We've also funded specific features in PostgreSQL, for example, and we regularly sponsor conferences around open source topics--primarily Scala in the recent past. We also are large supporters of the technology groups where we have our main engineering centers (New York and Dublin)–opening up our offices to host local meetups, gatherings of technology groups, and even free all-day free courses.
We also include open source in our hiring process, in that we tend to prefer developers who are or have been involved in open source. In general we see it as a great sign that a developer is used to code that gets read, and also has priorities aligned with how we try to develop at Gilt.
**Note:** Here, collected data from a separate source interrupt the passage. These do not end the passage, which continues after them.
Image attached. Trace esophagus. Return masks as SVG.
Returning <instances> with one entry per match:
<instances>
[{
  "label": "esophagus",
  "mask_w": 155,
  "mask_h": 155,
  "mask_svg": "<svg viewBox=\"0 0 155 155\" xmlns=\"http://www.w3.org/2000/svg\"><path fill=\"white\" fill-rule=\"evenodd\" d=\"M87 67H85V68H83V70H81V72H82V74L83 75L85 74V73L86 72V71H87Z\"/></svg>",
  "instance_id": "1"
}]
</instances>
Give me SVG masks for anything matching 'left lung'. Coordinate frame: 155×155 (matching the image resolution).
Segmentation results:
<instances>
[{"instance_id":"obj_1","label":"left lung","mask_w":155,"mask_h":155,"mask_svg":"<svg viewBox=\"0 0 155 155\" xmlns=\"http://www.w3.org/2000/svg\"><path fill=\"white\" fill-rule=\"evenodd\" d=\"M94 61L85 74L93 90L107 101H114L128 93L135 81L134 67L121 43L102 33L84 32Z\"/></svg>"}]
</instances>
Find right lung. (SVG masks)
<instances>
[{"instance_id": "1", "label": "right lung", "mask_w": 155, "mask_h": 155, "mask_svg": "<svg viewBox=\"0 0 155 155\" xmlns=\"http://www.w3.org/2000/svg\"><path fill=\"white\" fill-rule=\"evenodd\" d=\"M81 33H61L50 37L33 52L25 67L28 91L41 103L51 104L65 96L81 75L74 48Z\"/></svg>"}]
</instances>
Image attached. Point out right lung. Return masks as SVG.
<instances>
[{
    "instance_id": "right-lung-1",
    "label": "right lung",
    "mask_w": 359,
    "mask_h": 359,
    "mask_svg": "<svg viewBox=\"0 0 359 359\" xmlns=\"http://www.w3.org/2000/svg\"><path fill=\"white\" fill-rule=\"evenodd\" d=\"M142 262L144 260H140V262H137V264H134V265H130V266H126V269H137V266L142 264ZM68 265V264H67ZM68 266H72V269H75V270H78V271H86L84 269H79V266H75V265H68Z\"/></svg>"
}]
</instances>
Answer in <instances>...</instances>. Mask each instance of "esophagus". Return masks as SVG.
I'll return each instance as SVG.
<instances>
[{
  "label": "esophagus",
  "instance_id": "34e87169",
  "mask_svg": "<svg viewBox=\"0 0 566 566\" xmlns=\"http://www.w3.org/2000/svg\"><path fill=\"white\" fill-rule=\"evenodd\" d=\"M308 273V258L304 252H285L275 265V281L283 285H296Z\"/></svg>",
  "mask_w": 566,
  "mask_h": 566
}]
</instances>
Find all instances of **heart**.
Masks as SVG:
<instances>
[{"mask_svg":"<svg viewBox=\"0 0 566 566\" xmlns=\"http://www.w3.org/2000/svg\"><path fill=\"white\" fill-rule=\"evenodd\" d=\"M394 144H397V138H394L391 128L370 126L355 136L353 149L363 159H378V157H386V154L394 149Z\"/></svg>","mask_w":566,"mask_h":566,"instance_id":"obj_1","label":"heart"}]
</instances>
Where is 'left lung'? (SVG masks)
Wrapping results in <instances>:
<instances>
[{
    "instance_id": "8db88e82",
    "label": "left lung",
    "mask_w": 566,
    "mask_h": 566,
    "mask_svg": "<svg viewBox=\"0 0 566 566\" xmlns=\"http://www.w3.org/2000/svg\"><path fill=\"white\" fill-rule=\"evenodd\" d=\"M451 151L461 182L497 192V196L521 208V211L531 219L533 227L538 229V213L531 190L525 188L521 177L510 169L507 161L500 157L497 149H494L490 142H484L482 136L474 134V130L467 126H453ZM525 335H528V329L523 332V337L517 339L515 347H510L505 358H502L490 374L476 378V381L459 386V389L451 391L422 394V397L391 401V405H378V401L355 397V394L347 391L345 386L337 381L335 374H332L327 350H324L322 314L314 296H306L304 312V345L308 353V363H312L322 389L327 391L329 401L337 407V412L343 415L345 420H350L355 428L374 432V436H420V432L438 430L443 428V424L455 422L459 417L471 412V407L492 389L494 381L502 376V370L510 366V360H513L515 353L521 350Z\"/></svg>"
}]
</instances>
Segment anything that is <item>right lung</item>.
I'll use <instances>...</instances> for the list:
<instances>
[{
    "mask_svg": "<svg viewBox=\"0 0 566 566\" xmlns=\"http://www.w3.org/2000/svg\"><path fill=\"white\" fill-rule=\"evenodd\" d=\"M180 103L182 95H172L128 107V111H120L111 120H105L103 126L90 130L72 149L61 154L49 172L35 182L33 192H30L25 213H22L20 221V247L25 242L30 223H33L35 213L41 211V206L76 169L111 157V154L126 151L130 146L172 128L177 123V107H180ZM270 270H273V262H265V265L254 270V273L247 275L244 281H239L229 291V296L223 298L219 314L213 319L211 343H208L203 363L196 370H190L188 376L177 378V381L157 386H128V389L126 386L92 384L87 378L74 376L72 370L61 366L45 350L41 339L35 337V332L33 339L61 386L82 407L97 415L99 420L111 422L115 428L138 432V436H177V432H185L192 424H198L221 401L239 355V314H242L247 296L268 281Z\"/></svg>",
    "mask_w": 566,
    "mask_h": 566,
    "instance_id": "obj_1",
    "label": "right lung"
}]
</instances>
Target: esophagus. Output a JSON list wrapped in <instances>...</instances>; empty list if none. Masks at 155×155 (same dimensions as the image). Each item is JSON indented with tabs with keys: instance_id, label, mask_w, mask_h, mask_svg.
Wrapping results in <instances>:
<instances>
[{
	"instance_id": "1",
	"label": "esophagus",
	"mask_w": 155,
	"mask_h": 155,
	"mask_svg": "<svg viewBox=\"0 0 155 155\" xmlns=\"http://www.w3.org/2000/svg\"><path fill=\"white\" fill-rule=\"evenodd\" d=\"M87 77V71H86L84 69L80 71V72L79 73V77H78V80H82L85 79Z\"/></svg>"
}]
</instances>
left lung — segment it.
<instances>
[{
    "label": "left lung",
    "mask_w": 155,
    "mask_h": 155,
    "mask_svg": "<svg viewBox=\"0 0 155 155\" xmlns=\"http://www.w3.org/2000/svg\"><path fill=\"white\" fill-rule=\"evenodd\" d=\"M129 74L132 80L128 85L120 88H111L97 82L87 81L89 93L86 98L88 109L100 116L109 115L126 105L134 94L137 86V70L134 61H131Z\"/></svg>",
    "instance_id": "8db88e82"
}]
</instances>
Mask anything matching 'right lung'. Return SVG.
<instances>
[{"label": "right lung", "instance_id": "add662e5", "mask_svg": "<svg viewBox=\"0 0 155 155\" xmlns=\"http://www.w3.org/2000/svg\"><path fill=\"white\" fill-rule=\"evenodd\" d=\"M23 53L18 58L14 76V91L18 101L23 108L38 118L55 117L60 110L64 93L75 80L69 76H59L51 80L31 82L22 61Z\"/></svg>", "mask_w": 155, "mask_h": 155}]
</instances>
Eric, I'd like to thank you for taking the time to talk with us about Gilt. We appreciate the transparency and comfort you having in sharing many of the architectural underpinnings of such a highly-trafficked property. The complexity and diversity of the technologies you use shows that scaling a site requires more than just choosing a stack and running with it. It also demonstrates that it's important to objectively look at all of the options available and choose (sometimes adapt) to other products that can help your business be successful.